梁错的笑意有些温柔,不见往日里的严肃,也不似往日里的薄情冷笑,道:“刘卿方才晕过去了,现下好些没有?”
刘非抿了抿嘴唇,都怪梁错“年轻气盛”,自己这具身子又太过羸弱单薄,方才竟短暂的昏过去了一时,实在太过丢人。
梁错故意附身在刘非耳畔,打趣的道:“朕……下次会再温柔一些。”
说罢,端来一杯水递给刘非,道:“润润嗓子。
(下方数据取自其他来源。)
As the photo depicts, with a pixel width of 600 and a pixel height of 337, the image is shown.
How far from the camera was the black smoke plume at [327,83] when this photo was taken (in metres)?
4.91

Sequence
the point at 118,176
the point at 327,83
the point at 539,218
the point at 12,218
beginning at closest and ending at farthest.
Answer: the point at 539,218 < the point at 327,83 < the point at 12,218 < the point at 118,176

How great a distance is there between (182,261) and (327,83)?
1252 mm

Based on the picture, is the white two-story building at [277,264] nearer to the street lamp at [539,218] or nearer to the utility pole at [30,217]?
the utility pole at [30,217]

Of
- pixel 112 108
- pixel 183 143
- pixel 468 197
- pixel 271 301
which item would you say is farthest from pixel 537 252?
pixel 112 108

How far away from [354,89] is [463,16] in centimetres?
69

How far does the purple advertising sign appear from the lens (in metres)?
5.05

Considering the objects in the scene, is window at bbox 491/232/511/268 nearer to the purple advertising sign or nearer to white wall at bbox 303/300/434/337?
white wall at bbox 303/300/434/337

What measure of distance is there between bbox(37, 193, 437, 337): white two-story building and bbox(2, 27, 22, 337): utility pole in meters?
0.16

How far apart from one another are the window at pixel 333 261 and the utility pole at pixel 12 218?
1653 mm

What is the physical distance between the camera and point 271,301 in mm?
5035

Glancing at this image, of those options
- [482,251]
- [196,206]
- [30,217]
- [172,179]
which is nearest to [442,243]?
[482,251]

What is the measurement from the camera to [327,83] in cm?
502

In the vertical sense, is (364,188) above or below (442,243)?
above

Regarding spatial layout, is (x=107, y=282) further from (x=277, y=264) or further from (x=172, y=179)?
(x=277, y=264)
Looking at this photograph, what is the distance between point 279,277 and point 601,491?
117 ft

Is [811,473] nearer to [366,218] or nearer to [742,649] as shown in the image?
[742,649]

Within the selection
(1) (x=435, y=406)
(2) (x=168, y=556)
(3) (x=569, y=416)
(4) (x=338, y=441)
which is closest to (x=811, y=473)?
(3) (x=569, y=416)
”
刘非此时嗓子沙哑,不想与他多说,干脆接过来饮了一口水。
“是了,”梁错似乎想起了甚么,道:“有件事情,朕想与刘卿商议商议。”
刘非握着羽觞耳杯的手一顿,莫名觉得这句话有些耳熟,不只是这句话,便是连眼前的温汤也有些眼熟,简直和之前做过的预示之梦一模一样。
便听梁错道:“今日朝参,北燕使者提出,想要将北燕的国女嫁到咱们大梁来,朕欲立北燕国女为夫人,刘卿意下如何?”
轰隆——
刘非的脑海中瞬间炸开,果然,便是预示之梦中的场景。
刘非轻轻放下耳杯,他的嗓音甚至还带着事后的沙哑与疲软,拱手道:“恭喜陛下立后。”
梁错拉住刘非的手,道:“立夫人不过是表面的姻亲罢了,朕便算是立了夫人,往后待你也会……”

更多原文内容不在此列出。